Alice did not know of the tragedy. I had sent her to her grandmother’s in Vnukovo. But on the fourth day, she turned on the television at the very moment they were giving the news about the failing health of the brontosaurus. I still don’t know how she persuaded her grandmother, but that same morning Alice ran into the pavilion.
“Daddy!” she cried. “How could you keep it from me? How could you?…”
“Later, Alice , later,” I answered. “We are having a meeting.”
And so we were having a meeting. It had been going on for the last three days.
Alice said nothing, and went away. But the next moment I heard somebody beside me gasp. I turned and saw that Alice had already climbed over the guard-rail, slipped into the enclosure and started running toward the brontosaurus’s head. She had a bun in her hand.
“Eat it, Bronty,” she said, “or else they’ll leave you here to die of hunger. In your place, I’d be fed up with bananas, too.”

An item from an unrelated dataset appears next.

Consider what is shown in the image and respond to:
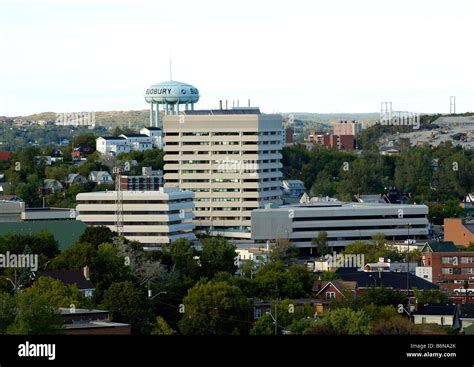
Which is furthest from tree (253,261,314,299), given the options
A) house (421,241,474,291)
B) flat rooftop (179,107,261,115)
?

And before I managed to reach the guardrail, something unbelievable happened. Something which made Alice famous, but had an awful effect on our reputation, as biologists.
The brontosaurus raised his head, looked at Alice , and carefully took the bun from her hand.
“Quiet, Daddy.” Alice threatened me with her finger, on seeing that I wanted to leap over the railing. “Bronty’s afraid of you.”
“He’s not going to harm her,” said Prof. Yakata.
I could see that for myself. But what if her grandmother was watching the scene?
Afterwards, scientists argued over it for a long time. They are still arguing to this day.
Some say that Bronty needed a change of food, others that he trusted Alice more than he did us. But, one way or another, the crisis was over.
Now Bronty has become completely tame.
Though he is about thirty yards long, nothing gives him greater delight than to let Alice ride on his back. One of my assistants made a special step ladder and, when Alice enters the pavilion, Bronty reaches his long neck into the corner and picks up the step ladder standing there with his triangular teeth, setting it deftly against his shining black side.
Then he gives Alice a ride round the pavilion or swims in the pool with her on his back.